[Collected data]
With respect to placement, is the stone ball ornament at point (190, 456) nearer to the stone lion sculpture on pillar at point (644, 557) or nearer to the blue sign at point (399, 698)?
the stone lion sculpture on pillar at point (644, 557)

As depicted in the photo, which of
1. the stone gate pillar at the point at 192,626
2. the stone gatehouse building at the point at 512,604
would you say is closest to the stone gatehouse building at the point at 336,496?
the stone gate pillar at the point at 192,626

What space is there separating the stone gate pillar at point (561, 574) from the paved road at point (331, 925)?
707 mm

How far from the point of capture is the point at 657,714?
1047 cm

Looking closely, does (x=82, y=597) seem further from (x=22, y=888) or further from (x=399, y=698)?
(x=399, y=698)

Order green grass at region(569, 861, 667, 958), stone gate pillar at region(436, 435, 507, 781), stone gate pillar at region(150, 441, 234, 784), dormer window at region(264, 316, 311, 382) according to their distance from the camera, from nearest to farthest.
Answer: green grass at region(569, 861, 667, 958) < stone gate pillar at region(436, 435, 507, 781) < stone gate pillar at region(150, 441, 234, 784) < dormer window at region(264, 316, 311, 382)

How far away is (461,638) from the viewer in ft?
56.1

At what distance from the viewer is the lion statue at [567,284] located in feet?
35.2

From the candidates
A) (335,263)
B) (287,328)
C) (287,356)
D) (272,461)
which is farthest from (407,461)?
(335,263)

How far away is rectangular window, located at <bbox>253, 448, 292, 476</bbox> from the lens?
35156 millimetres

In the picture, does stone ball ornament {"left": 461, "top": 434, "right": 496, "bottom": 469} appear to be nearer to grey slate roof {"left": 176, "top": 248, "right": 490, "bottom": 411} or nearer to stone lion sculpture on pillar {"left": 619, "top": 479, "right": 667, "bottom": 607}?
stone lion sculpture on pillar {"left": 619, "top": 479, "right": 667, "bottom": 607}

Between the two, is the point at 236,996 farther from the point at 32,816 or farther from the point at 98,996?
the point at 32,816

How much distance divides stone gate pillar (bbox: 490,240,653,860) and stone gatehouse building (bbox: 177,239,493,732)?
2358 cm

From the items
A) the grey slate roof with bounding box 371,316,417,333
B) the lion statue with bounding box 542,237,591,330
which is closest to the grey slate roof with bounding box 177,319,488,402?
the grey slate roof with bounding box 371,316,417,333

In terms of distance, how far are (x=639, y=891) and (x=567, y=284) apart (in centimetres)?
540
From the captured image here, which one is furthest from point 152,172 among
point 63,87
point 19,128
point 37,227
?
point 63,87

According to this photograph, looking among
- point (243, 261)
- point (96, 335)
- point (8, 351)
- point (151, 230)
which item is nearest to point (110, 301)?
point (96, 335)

* **WORK INSTRUCTIONS**
Rescale the material starting with the line that contains "How far away is (461,638)" and going on through the line that contains "35156 millimetres". Give every line again, but multiply each distance and coordinate in the answers by 1.35 and round to the number of decimals it had, with halves rounded up.

* **ANSWER**
How far away is (461,638) from the viewer in ft?
75.7

At what distance from the viewer is the lion statue at [567,284] located in feet?
47.5

From the candidates
A) (335,263)
B) (287,328)
C) (287,356)
D) (272,461)
which is farthest from (407,461)?
(452,355)

How far away is rectangular window, located at <bbox>253, 448, 292, 476</bbox> from the lens?
47461 millimetres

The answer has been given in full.